In real life, I guess there was a lot of drama in those thousands of construction and loan meetings, where the shareholders voted that they could not withdraw any money.
However, that termination scheme has worked for some mortgage borrowers who have been able to repay their debts for years and have made their home free and open.
But knowing that their money could be invested in a zombie building and loan, investors could not re-invest in it, so spend money on construction and lending. Many investors do not get their money back for 10 years or more!
Death or rebirth
This conflict between homeowners and investors is the main theme of Mr. Potter’s plot to close the Bailey Brothers building and the loan.
In real life, over the years, they have not been able to repay their loans to the members of the construction and credit unions, the investors have taken control of the building and the loans, they have sold everything to the shareholders. The investors eventually get their money or whatever is left over.
If you still have a loan with a building and a loan, when it closes, you… were in bad shape. Your mortgage is sold and you still owe the principal the full amount of the mortgage, but only three-quarters or half of the value of the shares you bought over the years has paid off.
Not all builds and loans go out of business. Many small ones came together, stopped making those weird home loans, and just like today, people started giving out loans that they would pay a little less than the original. Survivors have traditionally been part of savings and credit unions.
Another strange characteristic of construction and credit was that it was really good and caused house prices to fall during the Great Depression.
In times of crisis, when a landlord stopped paying, the building and the loan were eventually discarded, but they were generally too slow to deny because they were member cooperatives.
More importantly, many buildings and mortgages were not resold because mortgage prices plummeted. If they sold their house, they would have to pay a premium, and that would lower the value of their building and mortgage shares.
Instead, they rented out all the houses that had been banned for years and years so that the stock price would not fall. Construction and loans occupy many homes.

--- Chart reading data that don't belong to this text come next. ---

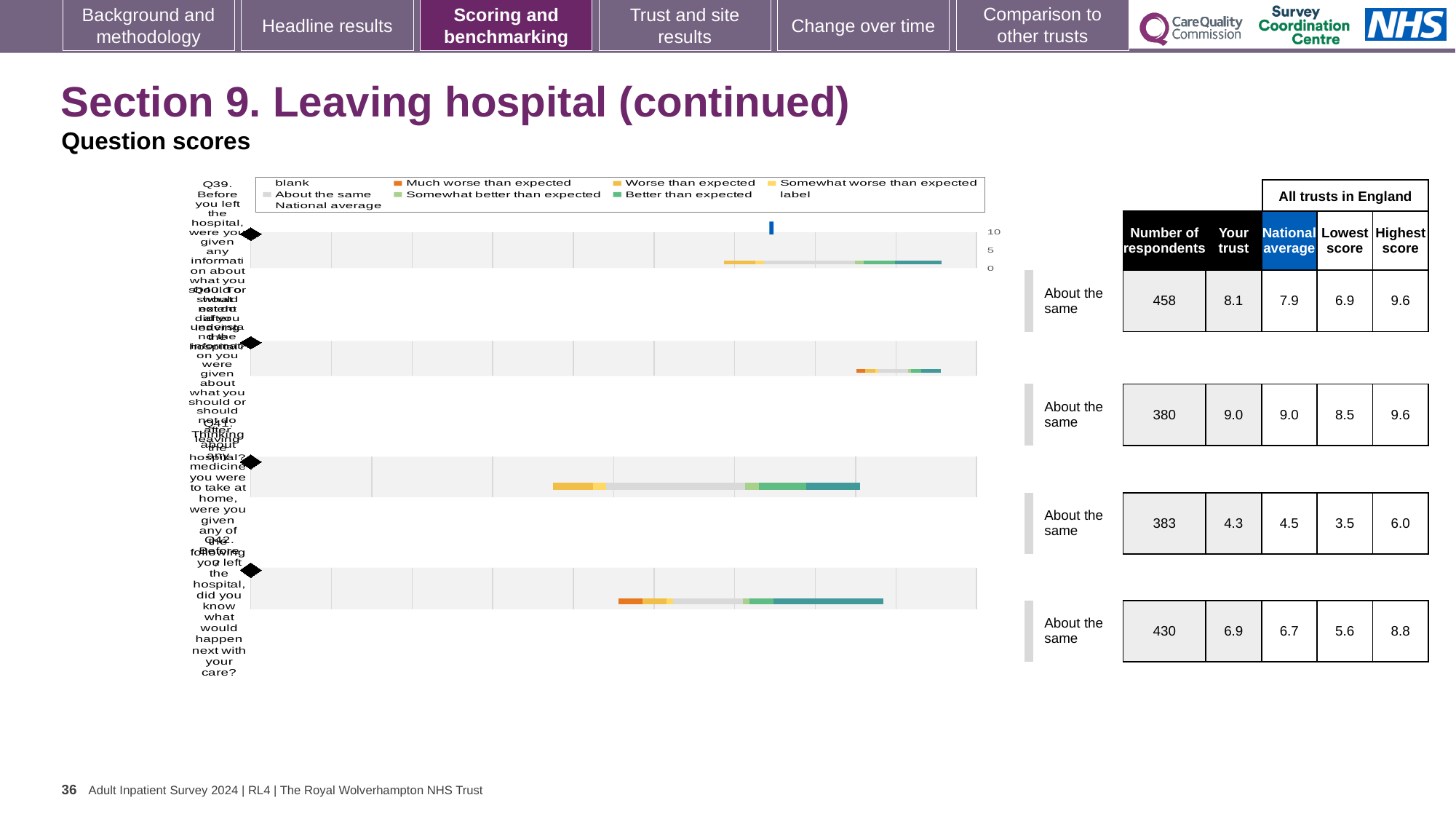
How many question charts are shown on the slide? 4 For the second chart (Q40), how many respondents are shown in the table? 380 For the top chart (Q39), what is the 'Your trust' score shown in the table? 8.1 What benchmark category is shown next to the bottom chart (Q42)? About the same For the third chart (Q41), which is larger: the 'Your trust' score or the national average? National average Which of the four questions has the highest 'Your trust' score? Q40 For the top chart (Q39), what is the difference between the highest score and the lowest score across all trusts in England? 2.7 In the chart legend, what colour represents 'Much worse than expected'? orange What kind of chart is used to show the benchmark ranges for each question on this slide? bar chart In the chart legend, what colour represents 'Better than expected'? teal For the bottom chart (Q42), what is the national average score shown in the table? 6.7 Which of the four questions has the lowest 'Your trust' score? Q41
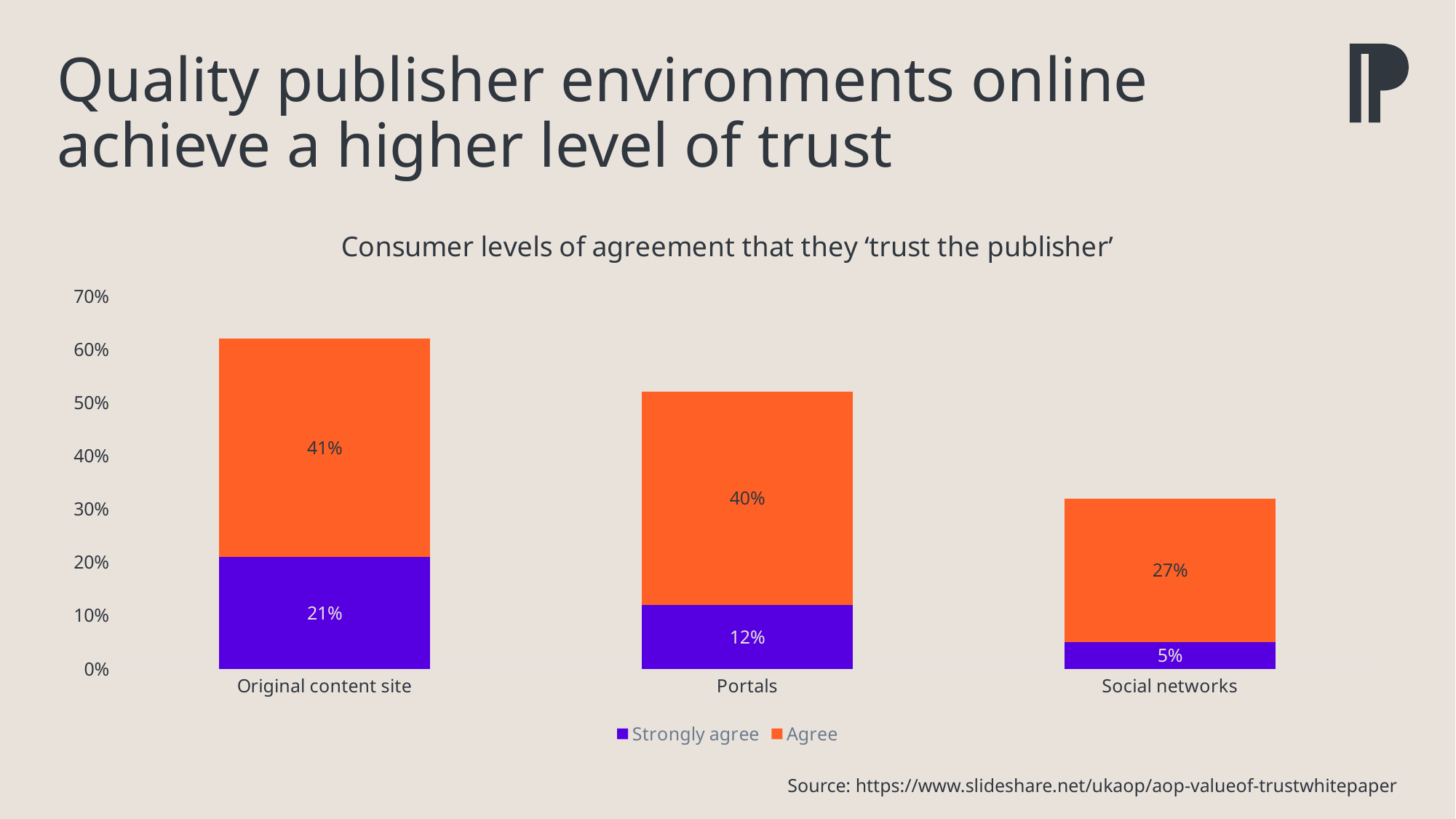
Which is larger: the 'Agree' value for Portals or the 'Agree' value for Social networks? Portals Which category has the lowest 'Agree' value? Social networks How many categories are shown on the x axis? 3 What is the 'Agree' value for Portals? 40% What is the difference between the 'Strongly agree' values for Original content site and Portals? 9% What is the total of the stacked bar for Original content site? 62% Which category has the highest 'Strongly agree' value? Original content site What is the 'Strongly agree' value for Original content site? 21% What kind of chart is shown on the slide? Stacked bar chart What is the total of the stacked bar for Social networks? 32% How many series does the legend list? 2 What is the 'Strongly agree' value for Social networks? 5%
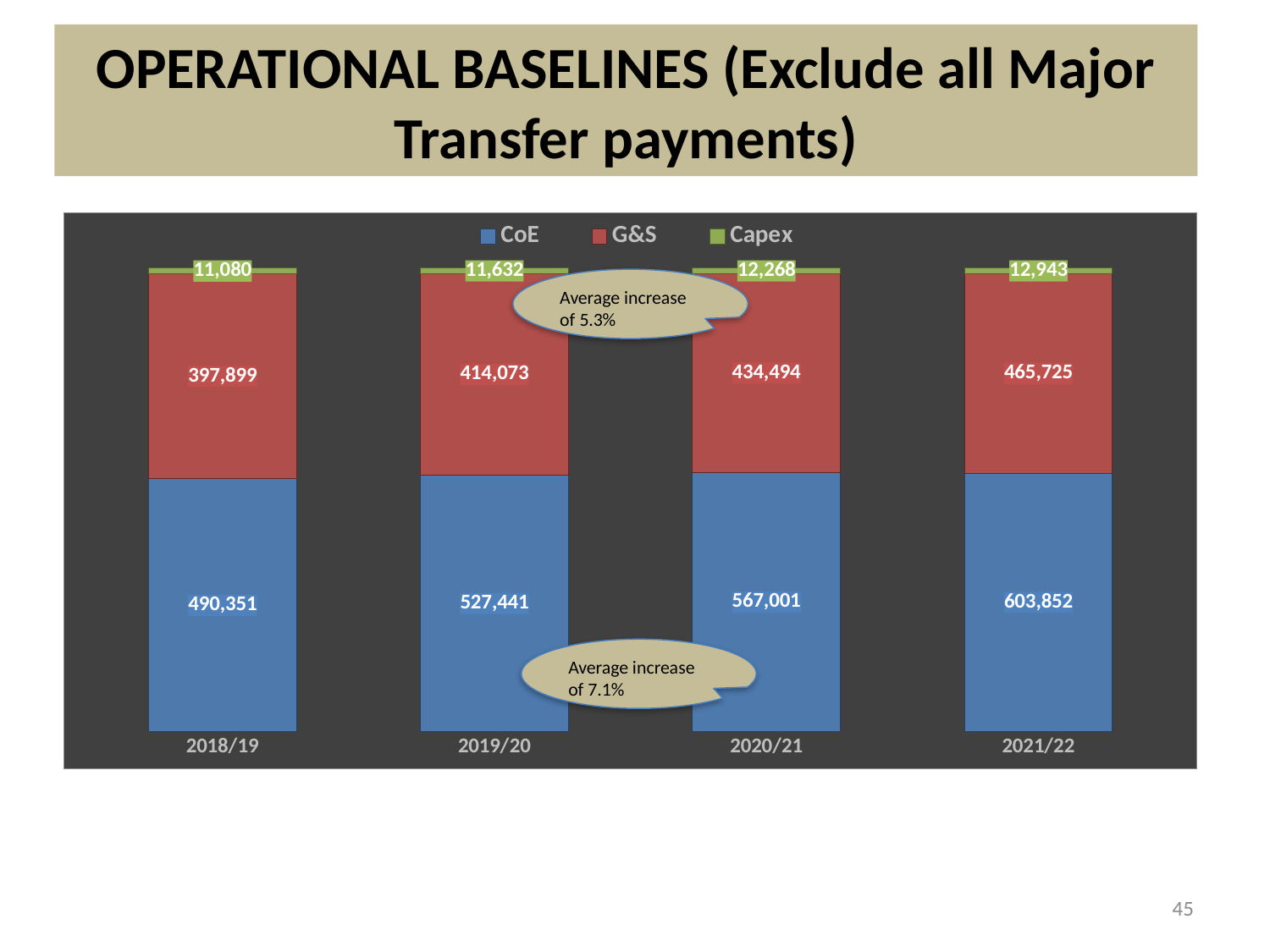
Which year has the lowest Capex value? 2018/19 What kind of chart is shown on the slide? Stacked bar chart Which is larger, the G&S value for 2019/20 or the G&S value for 2020/21? 2020/21 Do the CoE values rise or fall from 2018/19 to 2021/22? Rise Which year has the highest CoE value? 2021/22 What is the G&S value for 2021/22? 465,725 What is the CoE value for 2019/20? 527,441 What is the Capex value for 2020/21? 12,268 How many financial years are shown on the x axis? 4 What is the total of the stacked bar for 2018/19? 899,330 How many series does the legend list? 3 What is the difference between the CoE value for 2021/22 and the CoE value for 2018/19? 113,501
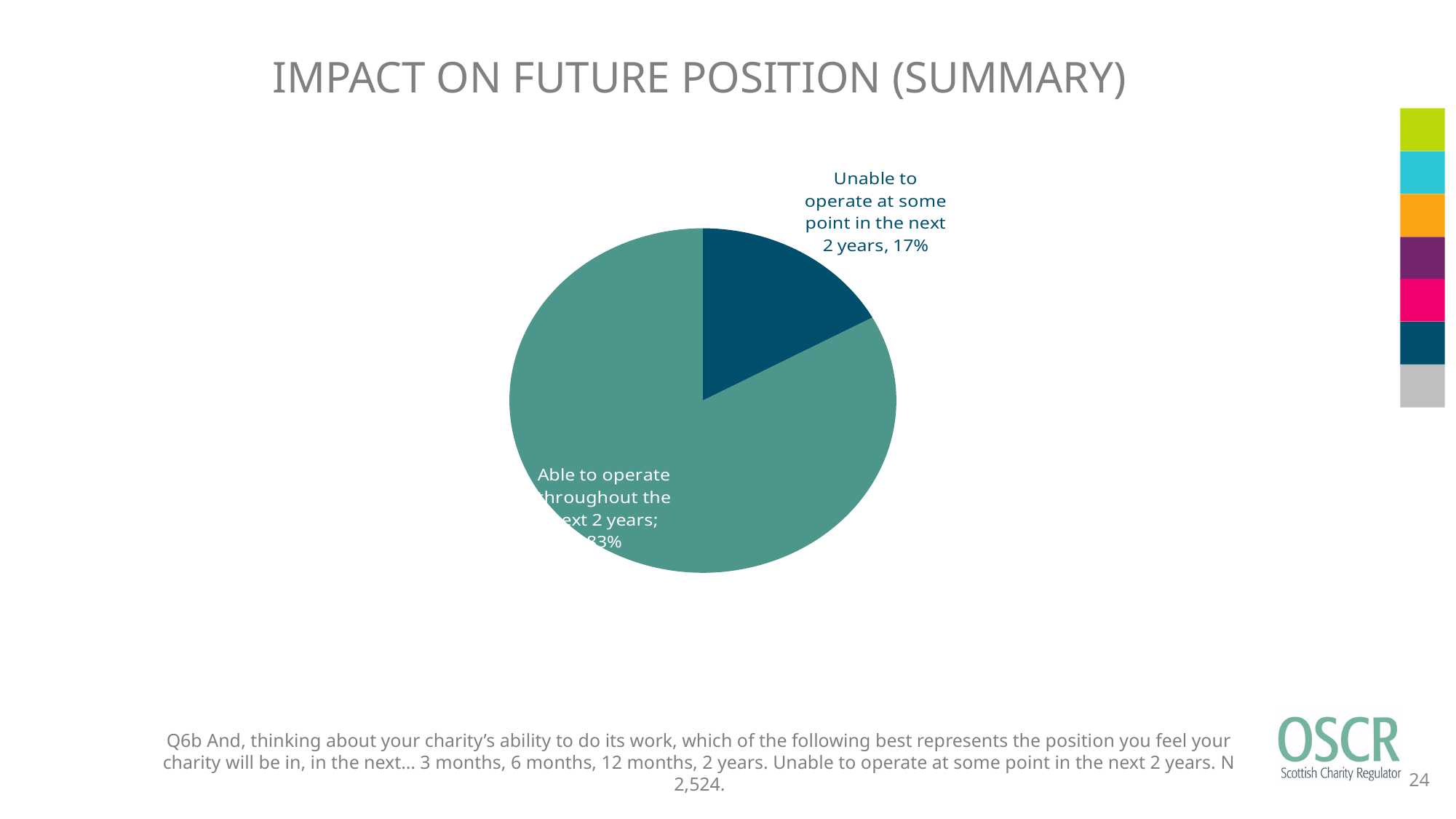
What share of the pie does the 'Unable to operate at some point in the next 2 years' slice represent? 17% Which slice of the pie chart is the largest? Able to operate throughout the next 2 years Which is larger: the share of charities able to operate throughout the next 2 years or the share unable to operate at some point in the next 2 years? Able to operate throughout the next 2 years What percentage of charities said they would be unable to operate at some point in the next 2 years? 17% What percentage of charities said they would be able to operate throughout the next 2 years? 83% What is the difference in percentage points between the 'Able to operate throughout the next 2 years' slice and the 'Unable to operate at some point in the next 2 years' slice? 66 percentage points What is the sample size (N) stated in the footnote below the chart? 2,524 What kind of chart is shown on the slide? Pie chart What is the title of the slide containing the pie chart? IMPACT ON FUTURE POSITION (SUMMARY) Which slice of the pie chart is the smallest? Unable to operate at some point in the next 2 years How many slices does the pie chart have? 2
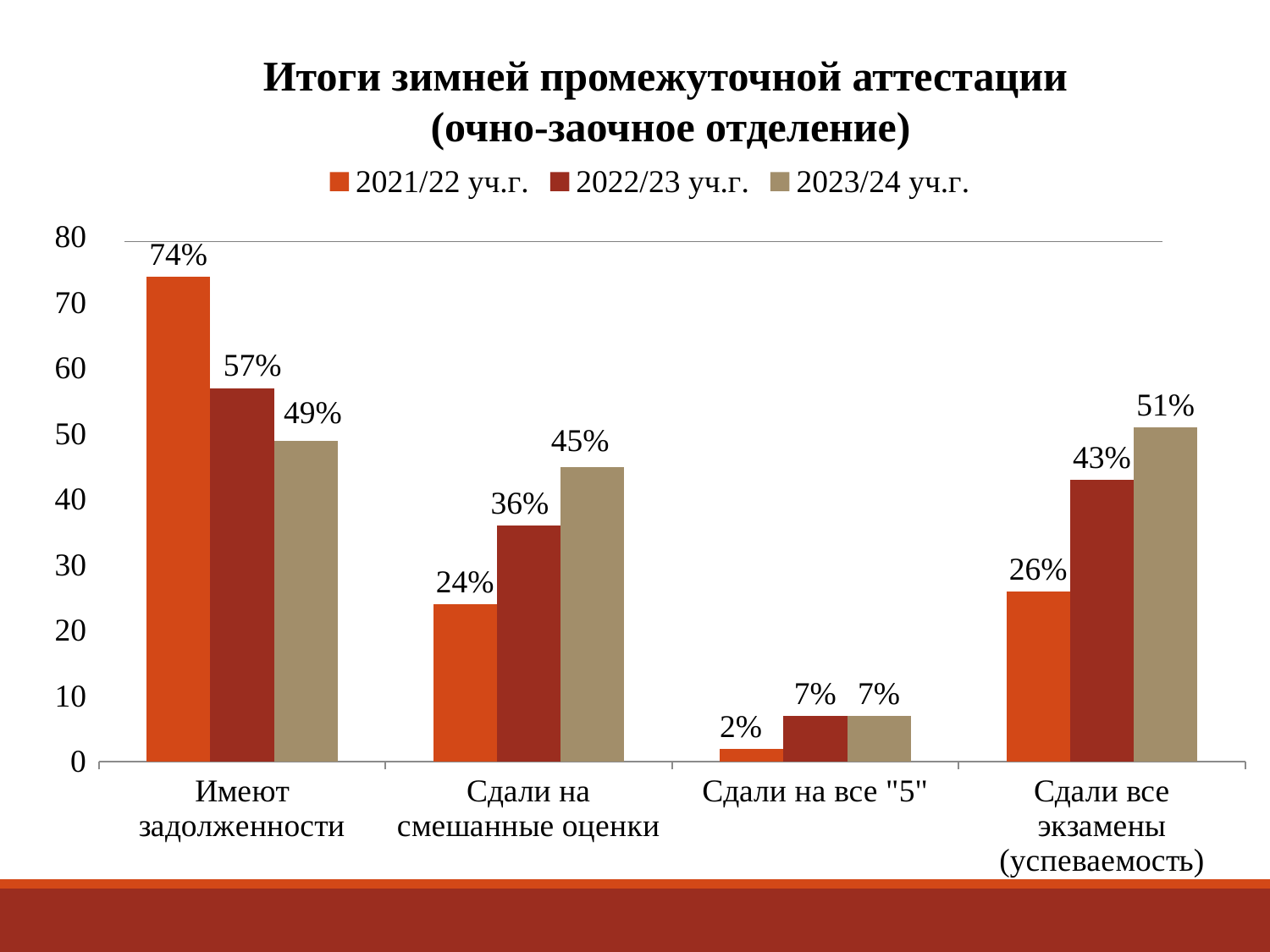
What is the value for 2023/24 уч.г. in the category "Сдали все экзамены (успеваемость)"? 51% Do the values for "Имеют задолженности" rise or fall from 2021/22 уч.г. to 2023/24 уч.г.? Fall What is the title of the chart? Итоги зимней промежуточной аттестации (очно-заочное отделение) How many series does the legend list? 3 How many categories are shown on the x axis? 4 Which category has the highest value for 2021/22 уч.г.? Имеют задолженности Which category has the lowest value for 2023/24 уч.г.? Сдали на все "5" What is the difference between the 2021/22 уч.г. and 2023/24 уч.г. values for "Имеют задолженности"? 25% Which is larger for "Сдали все экзамены (успеваемость)": the 2021/22 уч.г. value or the 2022/23 уч.г. value? 2022/23 уч.г. What is the value for 2021/22 уч.г. in the category "Имеют задолженности"? 74% What kind of chart is shown on the slide? Bar chart What is the value for 2022/23 уч.г. in the category "Сдали на смешанные оценки"? 36%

But at the same time, outsourced foreclosure has reduced the number of home sales and the U.S. housing price has not fallen sharply during the Great Depression.
Great Depression vs
Compare that to the Great Depression of the 2000s. The 2000 Mortgage Design encourages the arrest of criminals as soon as possible and the sale of closed houses at any cost as soon as possible.
Nationally, during the Great Depression, home ownership has plummeted! .
- During the Great Depression, US home ownership declined by 4.2 percent from 1930 to 1940.
- During the Great Depression, US home ownership declined by 5.6 percent from 2004 to 2016.
Construction and Loan Despite a devastating mortgage design deficit in the 1950s, the number of homes seized during the Great Depression was staggering and alarming. As a result, housing prices have fallen sharply.
After the last
Although George and Mary Bailey and their children live happily ever after, the Bailey Brothers’ building and loan will no doubt disappear soon after the film’s release.
It was either closed like thousands of other buildings and loans or merged with other small buildings and loans and turned into savings and loans like thousands of other buildings and loans.
As with savings and loans, savers can withdraw their money at any time, and the number of years on your loan will not increase as your savings and loan profits decrease.
And that conversion was only partially achieved through savings and loans during post-war housing development. Savings and loans will continue to grow for decades, just as construction and credit have been doing until the design flaws were revealed.
In the meantime, I think Zuzu is following in her father’s footsteps by managing her local savings and loan branch at Bedford Waterfall.